Op vragen van de leden van de GroenLinks-fractie over mijn voornemen tegelijk met de wet een amvb in werking te laten treden waarin de besmettelijke ziektes worden aangewezen alsmede een en ander omtrent de uitvoering van artikel 151f wordt geregeld, antwoord ik bevestigend. De afgelopen maanden is gewerkt aan de totstandkoming van het ontwerp van deze amvb. Dat is ook de reden geweest dat ik heb gewacht met het beantwoorden van de vragen uit het voorlopig verslag. Het leek mij een goede zaak de inzichten die zijn opgedaan bij het opstellen van de conceptamvb, te betrekken bij het opstellen van deze memorie van antwoord. Mede naar aanleiding van het verzoek van de leden van de GroenLinks-fractie is de conceptamvb1, zoals hiervoor is aangegeven, bij deze memorie gevoegd.

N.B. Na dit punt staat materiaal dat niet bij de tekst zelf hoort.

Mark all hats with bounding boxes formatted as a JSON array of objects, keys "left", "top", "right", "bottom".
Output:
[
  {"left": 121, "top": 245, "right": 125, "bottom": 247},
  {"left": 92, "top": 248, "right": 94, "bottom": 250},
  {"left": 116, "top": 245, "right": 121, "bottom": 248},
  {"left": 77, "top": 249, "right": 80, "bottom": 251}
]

De leden van de VVD-fractie en van de PvdA-fractie zijn van oordeel dat de aangekondigde amvb gelet op het ingrijpende karakter daarvan moet worden voorgelegd aan de Kamer. Ik verwijs deze leden graag naar de antwoorden die ik hiervoor op vergelijkbare vragen van de leden van de CDA-fractie en de GroenLinks-fractie heb gegeven.

Ik hoop dat ik met het voorgaande genoegzaam op de door u gestelde vragen en gemaakte opmerkingen ben ingegaan.

De minister van Justitie,

E. M. H. Hirsch Ballin


XNoot
1

Ter inzage gelegd op de afdeling Inhoudelijke Ondersteuning onder griffie nr. 144632.